** START OF Input data **
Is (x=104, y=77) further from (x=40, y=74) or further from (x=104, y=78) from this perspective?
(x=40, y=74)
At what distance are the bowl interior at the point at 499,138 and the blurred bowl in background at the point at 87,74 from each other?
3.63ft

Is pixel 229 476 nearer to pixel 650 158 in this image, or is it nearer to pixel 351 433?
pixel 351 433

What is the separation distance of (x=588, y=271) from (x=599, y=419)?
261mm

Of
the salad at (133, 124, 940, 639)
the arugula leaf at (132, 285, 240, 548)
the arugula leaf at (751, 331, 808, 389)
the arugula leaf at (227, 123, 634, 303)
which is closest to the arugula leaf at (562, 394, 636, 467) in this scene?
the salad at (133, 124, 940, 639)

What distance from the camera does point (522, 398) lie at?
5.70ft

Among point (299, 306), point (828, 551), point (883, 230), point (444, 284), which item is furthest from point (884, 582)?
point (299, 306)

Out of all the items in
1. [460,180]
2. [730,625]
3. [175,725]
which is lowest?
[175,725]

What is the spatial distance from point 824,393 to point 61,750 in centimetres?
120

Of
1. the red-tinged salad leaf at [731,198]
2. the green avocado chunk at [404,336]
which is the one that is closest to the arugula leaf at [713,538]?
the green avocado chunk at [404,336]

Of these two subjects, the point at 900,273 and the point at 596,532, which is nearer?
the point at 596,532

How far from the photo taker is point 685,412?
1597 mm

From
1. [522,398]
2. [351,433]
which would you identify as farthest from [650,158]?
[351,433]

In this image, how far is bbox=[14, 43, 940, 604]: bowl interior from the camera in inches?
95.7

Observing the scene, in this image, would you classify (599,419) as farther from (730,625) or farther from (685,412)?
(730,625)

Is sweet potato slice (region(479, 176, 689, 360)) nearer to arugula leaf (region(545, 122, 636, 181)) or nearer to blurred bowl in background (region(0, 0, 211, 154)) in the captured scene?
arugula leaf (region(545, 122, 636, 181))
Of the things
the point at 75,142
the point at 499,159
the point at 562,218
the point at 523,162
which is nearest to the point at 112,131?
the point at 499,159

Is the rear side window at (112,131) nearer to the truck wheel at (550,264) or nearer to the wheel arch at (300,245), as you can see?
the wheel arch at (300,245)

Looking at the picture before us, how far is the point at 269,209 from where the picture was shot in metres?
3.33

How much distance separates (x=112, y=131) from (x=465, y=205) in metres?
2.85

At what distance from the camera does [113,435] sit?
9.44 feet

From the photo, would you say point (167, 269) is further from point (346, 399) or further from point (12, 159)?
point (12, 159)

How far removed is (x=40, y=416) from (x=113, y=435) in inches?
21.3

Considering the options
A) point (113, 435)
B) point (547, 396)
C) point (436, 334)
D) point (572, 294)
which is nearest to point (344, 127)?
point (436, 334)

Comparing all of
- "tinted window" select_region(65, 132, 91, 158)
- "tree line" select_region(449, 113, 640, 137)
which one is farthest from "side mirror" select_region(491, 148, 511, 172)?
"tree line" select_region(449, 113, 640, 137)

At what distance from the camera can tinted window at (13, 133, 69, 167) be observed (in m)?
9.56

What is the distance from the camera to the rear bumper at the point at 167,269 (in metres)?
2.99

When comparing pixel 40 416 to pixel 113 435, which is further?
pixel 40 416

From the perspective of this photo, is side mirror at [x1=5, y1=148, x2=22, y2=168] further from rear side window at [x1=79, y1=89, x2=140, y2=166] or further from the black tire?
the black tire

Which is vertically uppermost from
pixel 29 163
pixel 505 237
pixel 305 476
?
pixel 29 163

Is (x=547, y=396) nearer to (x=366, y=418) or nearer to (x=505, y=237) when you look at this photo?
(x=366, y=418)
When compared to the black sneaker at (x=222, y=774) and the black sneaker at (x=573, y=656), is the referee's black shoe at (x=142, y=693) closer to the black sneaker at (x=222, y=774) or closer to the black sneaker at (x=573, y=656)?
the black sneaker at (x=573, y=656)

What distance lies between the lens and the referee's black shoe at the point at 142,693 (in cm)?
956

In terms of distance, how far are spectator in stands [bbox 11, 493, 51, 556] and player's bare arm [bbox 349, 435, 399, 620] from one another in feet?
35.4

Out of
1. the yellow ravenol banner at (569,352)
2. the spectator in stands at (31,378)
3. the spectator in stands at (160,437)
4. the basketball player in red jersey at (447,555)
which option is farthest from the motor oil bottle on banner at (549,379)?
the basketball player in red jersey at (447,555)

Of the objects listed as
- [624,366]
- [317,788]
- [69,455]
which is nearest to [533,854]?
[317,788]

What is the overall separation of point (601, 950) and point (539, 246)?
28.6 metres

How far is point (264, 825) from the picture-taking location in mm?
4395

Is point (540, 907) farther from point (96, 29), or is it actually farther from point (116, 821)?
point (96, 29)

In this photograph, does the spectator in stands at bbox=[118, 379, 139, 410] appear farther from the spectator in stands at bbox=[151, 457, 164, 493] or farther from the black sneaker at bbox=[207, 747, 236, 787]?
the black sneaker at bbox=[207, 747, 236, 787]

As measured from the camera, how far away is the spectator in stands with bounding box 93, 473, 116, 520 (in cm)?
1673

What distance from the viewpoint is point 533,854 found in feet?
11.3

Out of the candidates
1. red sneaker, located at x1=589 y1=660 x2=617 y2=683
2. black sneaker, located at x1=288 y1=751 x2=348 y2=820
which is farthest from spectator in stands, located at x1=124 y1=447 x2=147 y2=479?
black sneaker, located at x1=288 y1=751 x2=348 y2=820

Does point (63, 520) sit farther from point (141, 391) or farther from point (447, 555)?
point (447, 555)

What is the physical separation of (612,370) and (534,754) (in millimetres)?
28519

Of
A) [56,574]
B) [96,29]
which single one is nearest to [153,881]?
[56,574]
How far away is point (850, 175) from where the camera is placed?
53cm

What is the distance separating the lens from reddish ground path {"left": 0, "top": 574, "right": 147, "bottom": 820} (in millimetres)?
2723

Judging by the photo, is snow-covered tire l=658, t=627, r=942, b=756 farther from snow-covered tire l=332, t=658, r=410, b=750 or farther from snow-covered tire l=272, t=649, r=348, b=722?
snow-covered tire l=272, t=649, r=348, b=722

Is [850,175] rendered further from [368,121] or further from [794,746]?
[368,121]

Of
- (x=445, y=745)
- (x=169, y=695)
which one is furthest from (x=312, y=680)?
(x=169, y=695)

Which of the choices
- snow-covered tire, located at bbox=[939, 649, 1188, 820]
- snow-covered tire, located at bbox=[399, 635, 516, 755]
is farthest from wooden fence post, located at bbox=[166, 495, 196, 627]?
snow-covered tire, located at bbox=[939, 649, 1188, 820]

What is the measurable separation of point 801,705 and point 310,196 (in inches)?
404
** END OF Input data **
**Your goal:**
Rewrite all the data above with every instance of "reddish ground path" changed to "red dirt path", and leave everything else the same.

**Exercise result:**
Is (x=104, y=77) further from (x=40, y=74) or further from (x=104, y=78) from this perspective?
(x=40, y=74)
At what distance are the bowl interior at the point at 499,138 and the blurred bowl in background at the point at 87,74 from each other?
3.63ft

Is pixel 229 476 nearer to pixel 650 158 in this image, or is it nearer to pixel 351 433?
pixel 351 433

What is the separation distance of (x=588, y=271) from (x=599, y=419)?
261mm

Of
the salad at (133, 124, 940, 639)
the arugula leaf at (132, 285, 240, 548)
the arugula leaf at (751, 331, 808, 389)
the arugula leaf at (227, 123, 634, 303)
which is closest to the arugula leaf at (562, 394, 636, 467) in this scene?
the salad at (133, 124, 940, 639)

What distance from the camera does point (522, 398) lie at?
5.70ft

Among point (299, 306), point (828, 551), point (883, 230), point (444, 284), which item is furthest from point (884, 582)?
point (299, 306)

Out of all the items in
1. [460,180]
2. [730,625]
3. [175,725]
which is lowest?
[175,725]

What is the spatial distance from point 824,393 to point 61,750 in centimetres?
120

Of
1. the red-tinged salad leaf at [731,198]
2. the green avocado chunk at [404,336]
which is the one that is closest to the arugula leaf at [713,538]?
the green avocado chunk at [404,336]

Of these two subjects, the point at 900,273 and the point at 596,532, which is nearer?
the point at 596,532

How far from the photo taker is point 685,412?
1597 mm

From
1. [522,398]
2. [351,433]
which would you identify as farthest from [650,158]?
[351,433]

In this image, how far is bbox=[14, 43, 940, 604]: bowl interior from the camera in inches?
95.7

Observing the scene, in this image, would you classify (599,419) as farther from (730,625) or farther from (685,412)?
(730,625)

Is sweet potato slice (region(479, 176, 689, 360)) nearer to arugula leaf (region(545, 122, 636, 181)) or nearer to blurred bowl in background (region(0, 0, 211, 154)) in the captured scene?
arugula leaf (region(545, 122, 636, 181))
Of the things
the point at 75,142
the point at 499,159
the point at 562,218
the point at 523,162
which is nearest to the point at 112,131?
the point at 499,159

Is the rear side window at (112,131) nearer to the truck wheel at (550,264) or nearer to the wheel arch at (300,245), as you can see?
the wheel arch at (300,245)

Looking at the picture before us, how far is the point at 269,209 from where the picture was shot in metres?
3.33

How much distance separates (x=112, y=131) from (x=465, y=205) in metres?
2.85

At what distance from the camera does [113,435] sit?
9.44 feet

From the photo, would you say point (167, 269) is further from point (346, 399) or further from point (12, 159)?
point (12, 159)

How far removed is (x=40, y=416) from (x=113, y=435) in inches?
21.3

Considering the options
A) point (113, 435)
B) point (547, 396)
C) point (436, 334)
D) point (572, 294)
which is nearest to point (344, 127)?
point (436, 334)

Comparing all of
- "tinted window" select_region(65, 132, 91, 158)
- "tree line" select_region(449, 113, 640, 137)
which one is farthest from "side mirror" select_region(491, 148, 511, 172)?
"tree line" select_region(449, 113, 640, 137)

At what distance from the camera can tinted window at (13, 133, 69, 167) be observed (in m)?
9.56

What is the distance from the camera to the rear bumper at the point at 167,269 (in metres)?
2.99

When comparing pixel 40 416 to pixel 113 435, which is further?
pixel 40 416

From the perspective of this photo, is side mirror at [x1=5, y1=148, x2=22, y2=168] further from rear side window at [x1=79, y1=89, x2=140, y2=166] or further from the black tire?
the black tire

Which is vertically uppermost from
pixel 29 163
pixel 505 237
pixel 305 476
?
pixel 29 163

Is (x=547, y=396) nearer to (x=366, y=418) or nearer to (x=505, y=237) when you look at this photo?
(x=366, y=418)
When compared to the black sneaker at (x=222, y=774) and the black sneaker at (x=573, y=656), is the referee's black shoe at (x=142, y=693) closer to the black sneaker at (x=222, y=774) or closer to the black sneaker at (x=573, y=656)?
the black sneaker at (x=573, y=656)

What distance lies between the lens and the referee's black shoe at the point at 142,693 (in cm)?
956

In terms of distance, how far are spectator in stands [bbox 11, 493, 51, 556] and player's bare arm [bbox 349, 435, 399, 620] from one another in feet?
35.4

Out of
1. the yellow ravenol banner at (569,352)
2. the spectator in stands at (31,378)
3. the spectator in stands at (160,437)
4. the basketball player in red jersey at (447,555)
which option is farthest from the motor oil bottle on banner at (549,379)?
the basketball player in red jersey at (447,555)

Of the objects listed as
- [624,366]
- [317,788]
- [69,455]
which is nearest to [533,854]?
[317,788]

What is the overall separation of point (601, 950) and point (539, 246)?
28.6 metres

How far is point (264, 825) from the picture-taking location in mm?
4395

Is point (540, 907) farther from point (96, 29), or is it actually farther from point (116, 821)?
point (96, 29)

In this photograph, does the spectator in stands at bbox=[118, 379, 139, 410] appear farther from the spectator in stands at bbox=[151, 457, 164, 493] or farther from the black sneaker at bbox=[207, 747, 236, 787]?
the black sneaker at bbox=[207, 747, 236, 787]

As measured from the camera, how far away is the spectator in stands with bounding box 93, 473, 116, 520 (in cm)?
1673

What distance from the viewpoint is point 533,854 found in feet?
11.3

Out of the candidates
1. red sneaker, located at x1=589 y1=660 x2=617 y2=683
2. black sneaker, located at x1=288 y1=751 x2=348 y2=820
which is farthest from spectator in stands, located at x1=124 y1=447 x2=147 y2=479?
black sneaker, located at x1=288 y1=751 x2=348 y2=820

Does point (63, 520) sit farther from point (141, 391) or farther from point (447, 555)?
point (447, 555)

What is the physical separation of (612,370) and (534,754) (in millimetres)?
28519

Of
A) [56,574]
B) [96,29]
which single one is nearest to [153,881]?
[56,574]
How far away is point (850, 175) from where the camera is placed?
53cm

What is the distance separating the lens from red dirt path {"left": 0, "top": 574, "right": 147, "bottom": 820} (in millimetres)?
2723

Judging by the photo, is snow-covered tire l=658, t=627, r=942, b=756 farther from snow-covered tire l=332, t=658, r=410, b=750 or farther from snow-covered tire l=272, t=649, r=348, b=722?
snow-covered tire l=272, t=649, r=348, b=722

Is [850,175] rendered further from [368,121] or further from [794,746]?
[368,121]

Of
- (x=445, y=745)
- (x=169, y=695)
which one is furthest from (x=312, y=680)?
(x=169, y=695)

Which of the choices
- snow-covered tire, located at bbox=[939, 649, 1188, 820]
- snow-covered tire, located at bbox=[399, 635, 516, 755]
is farthest from wooden fence post, located at bbox=[166, 495, 196, 627]?
snow-covered tire, located at bbox=[939, 649, 1188, 820]

What is the measurable separation of point 801,705 and point 310,196 (in inches)?
404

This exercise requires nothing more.